Seriously? The oak dissolves? Any time I've used oak powder it swells up and turns into a pastie slurry mixed together with the yeast. I'm just following the directions in the kit.


----------



## robie (Dec 21, 2012)

Geronimo said:


> Seriously? The oak dissolves? Any time I've used oak powder it swells up and turns into a pastie slurry mixed together with the yeast. I'm just following the directions in the kit.



I think that is what Joe meant; though swollen, it is so fine it becomes just another component of the stuff that settlers to the bottom. So pasty that it doesn't easily get sucked up in the racking tube; at least not anymore than the dead yeast.

Very different than oak shavings that easily stops up the racking tube.


----------



## joeswine (Dec 21, 2012)

*Powdered oak*

 Okay, we get some feedback. Excellent, LD Carlson wine tannin powder, balances low tannin wines and AIDS Clarification, 1/4 teaspoon per US gallon .for white and rosé wine must per US gallon . 1 tablespoon per US gallon for for wine red wines. 
 I do not know what you use before but this is a fact, using this product, place it and let it settle out or place it and stur it in it will settle out, i it will compact most of, itwill dissolve into the wine it is designed to do that.

_Work to do:_ Could you carry the forum thread on oak powder in winemaking further, picking up after its last post? The listing that comes next has no connection to the forum thread on oak powder.

_Supplied information:_

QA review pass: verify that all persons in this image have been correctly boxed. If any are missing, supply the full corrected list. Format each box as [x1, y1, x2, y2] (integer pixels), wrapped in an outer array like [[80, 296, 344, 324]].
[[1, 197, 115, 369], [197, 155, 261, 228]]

_Response:_
 Anyways, back in this thread I discussed the differences between the use of oak chips and powder and how they enhance the wine in their own medium if you combine the two and do it correctly not only will you get the Woody taste where the tannic acid backside of the wine develops combining that with the powdered side . You also get a much smoother more uniform , rounded textured wine .
N

I have a Pinot Noir started this fall from , Italy . I placed 6 tablespoons a powdered oak into it, you cannot see, it's really not on the bottom, it is within . Maybe some of it will settle out but most of it will be dissolve in the wine . That is the nature of the beast . . And if you notice in my writing I use more than call for . O
A


----------



## joeswine (Dec 21, 2012)

*Liquid oak*

 Okay, how many have used liquid oak? Brewers best has oak essence, which comes in a 4 ounce bottle is roughly $4.99, LD Carlson puts out liquid wine can do the same thing as the powder comes in a 4 ounce bottle for 299 I have tried these additives, have you?, there is a world producst out there for us to use you just have to be willing to experiment, trial and error . See works best for you.

Think outside the box, and the whole new world opened up to you as a winemaker .............................


----------



## joeswine (Feb 25, 2013)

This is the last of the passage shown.